What to work on: Would you copy the records exactly, leaving the pictures out?

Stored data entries
============================================================

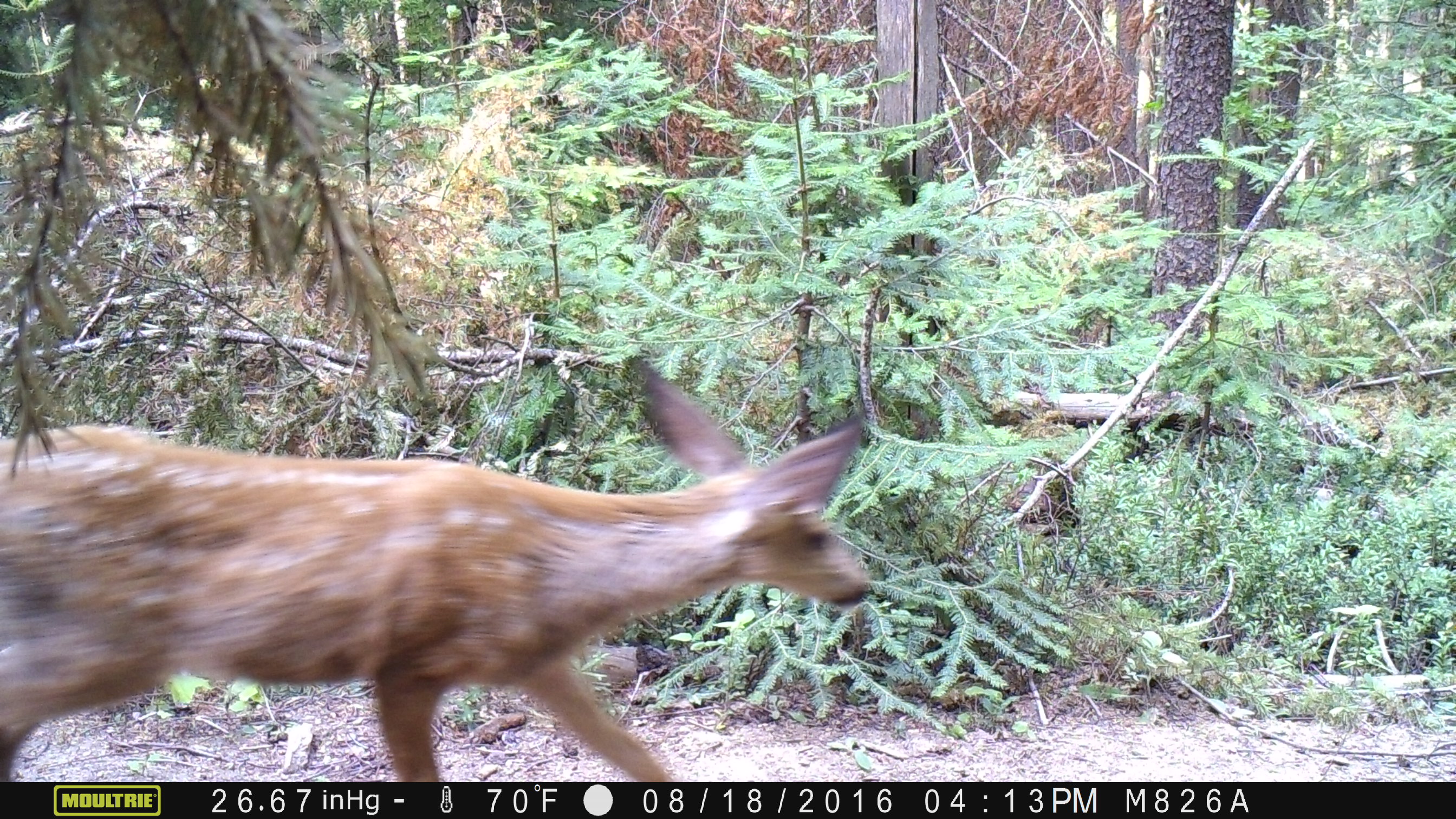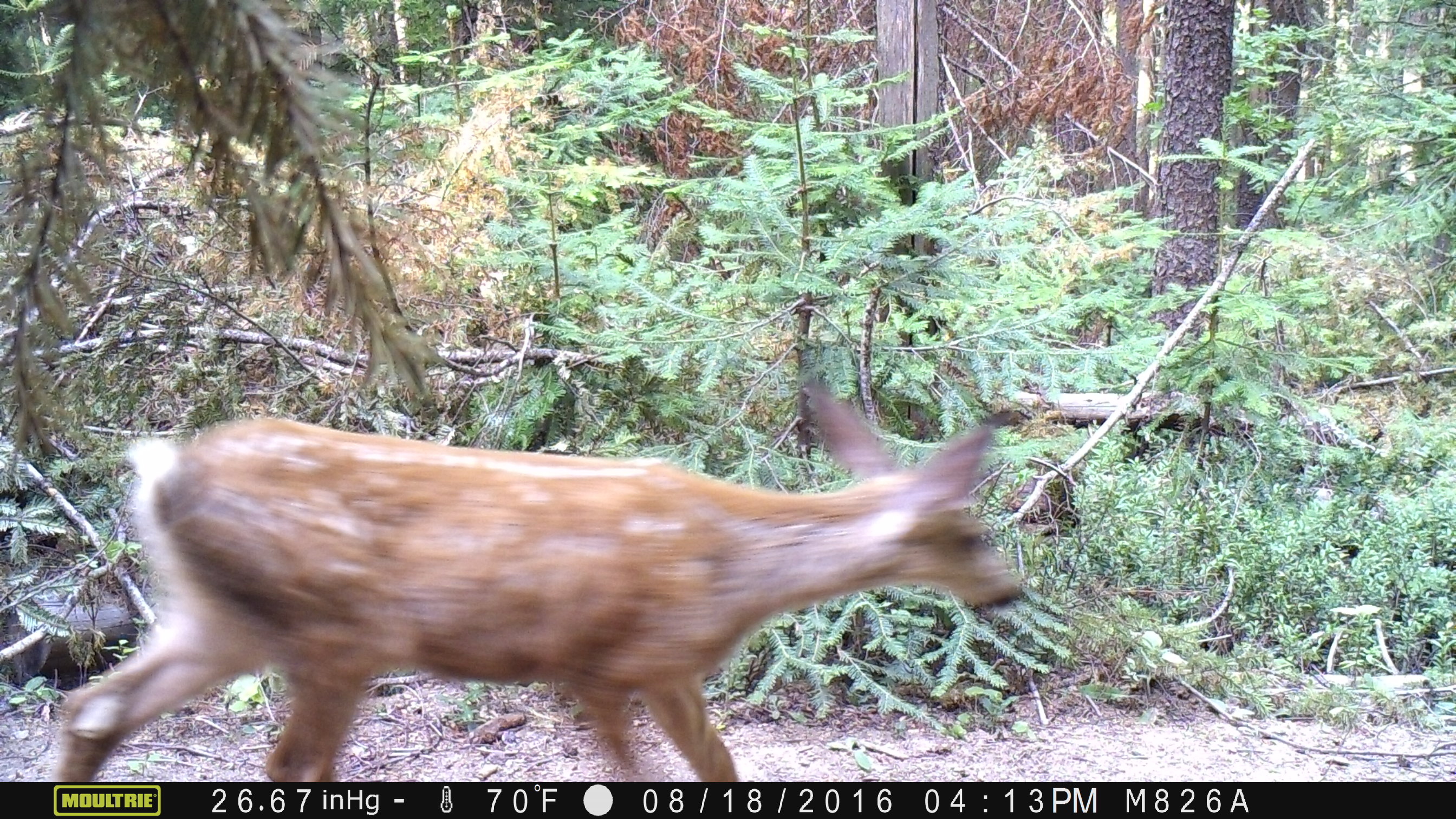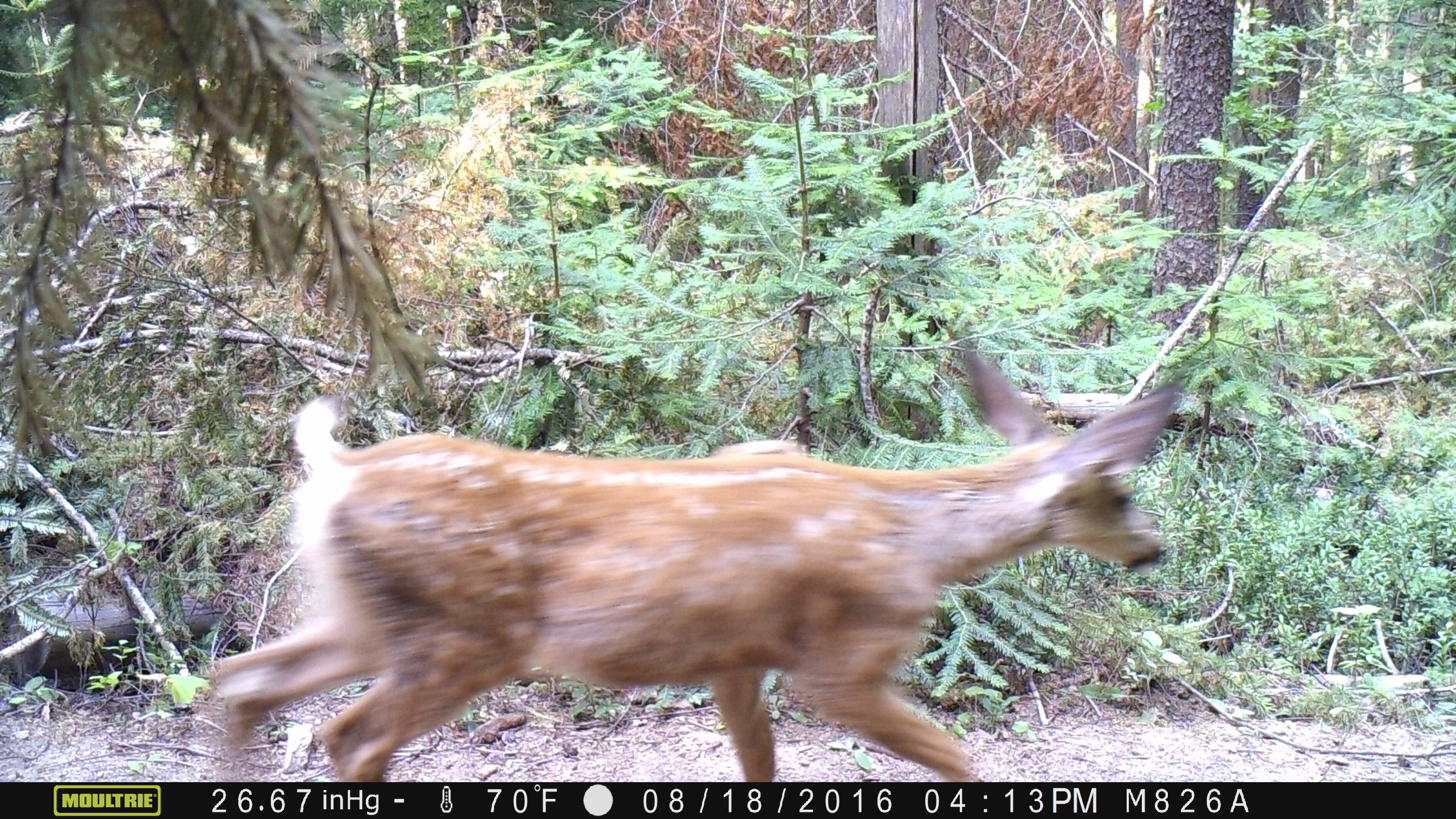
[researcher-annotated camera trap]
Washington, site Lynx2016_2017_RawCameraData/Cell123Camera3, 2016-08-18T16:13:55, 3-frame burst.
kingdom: Animalia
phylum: Chordata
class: Mammalia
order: Artiodactyla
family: Cervidae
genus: Odocoileus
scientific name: Odocoileus hemionus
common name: mule deer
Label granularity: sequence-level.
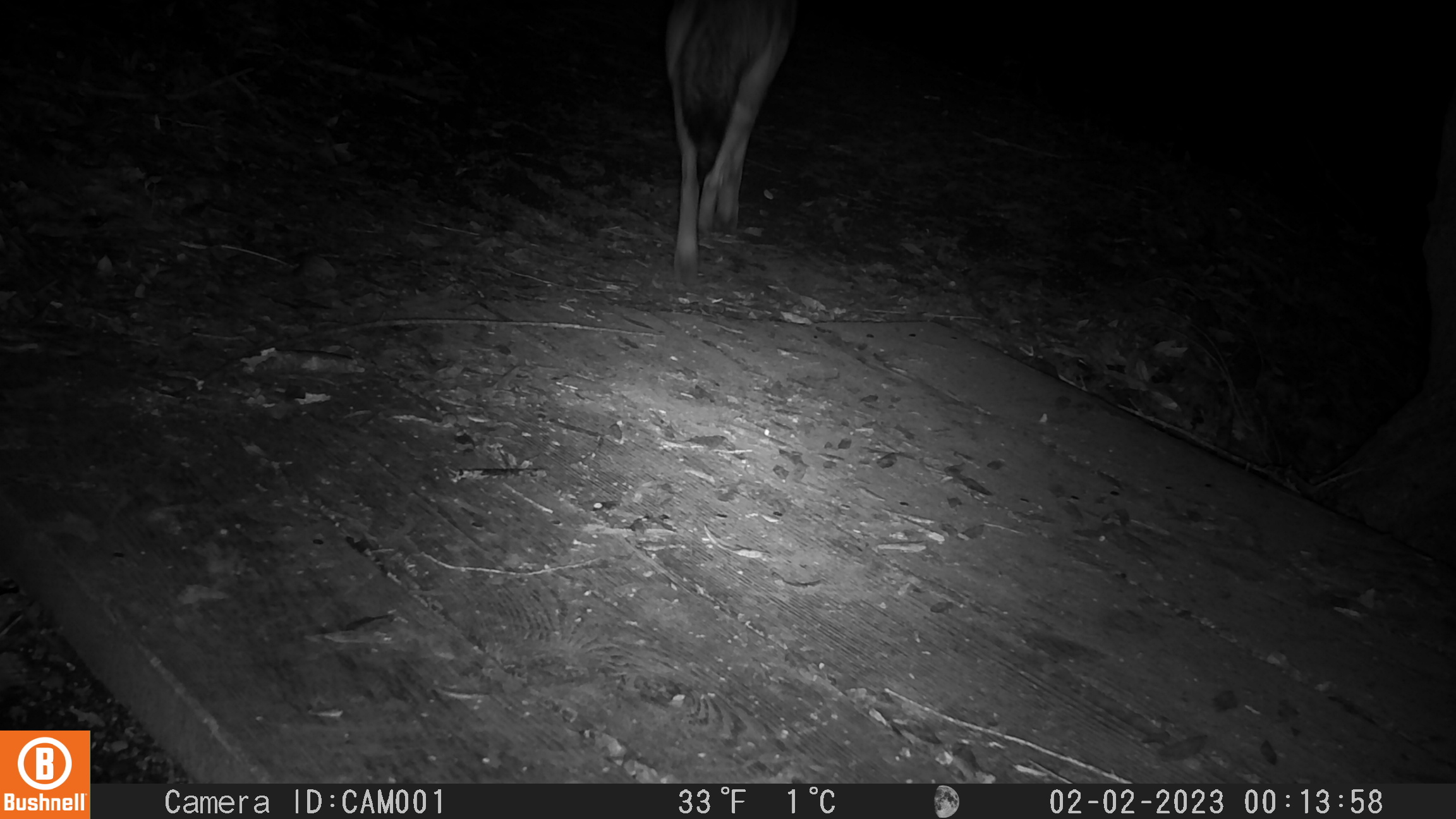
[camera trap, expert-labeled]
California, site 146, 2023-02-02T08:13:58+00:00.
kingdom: Animalia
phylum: Chordata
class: Mammalia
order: Carnivora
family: Canidae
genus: Canis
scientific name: Canis latrans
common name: coyote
Coyote (Canis latrans).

============================================================

Output of the exercise:
[researcher-annotated camera trap]
Washington, site Lynx2016_2017_RawCameraData/Cell123Camera3, 2016-08-18T16:13:55, 3-frame burst.
kingdom: Animalia
phylum: Chordata
class: Mammalia
order: Artiodactyla
family: Cervidae
genus: Odocoileus
scientific name: Odocoileus hemionus
common name: mule deer
Label granularity: sequence-level.
[camera trap, expert-labeled]
California, site 146, 2023-02-02T08:13:58+00:00.
kingdom: Animalia
phylum: Chordata
class: Mammalia
order: Carnivora
family: Canidae
genus: Canis
scientific name: Canis latrans
common name: coyote
Coyote (Canis latrans).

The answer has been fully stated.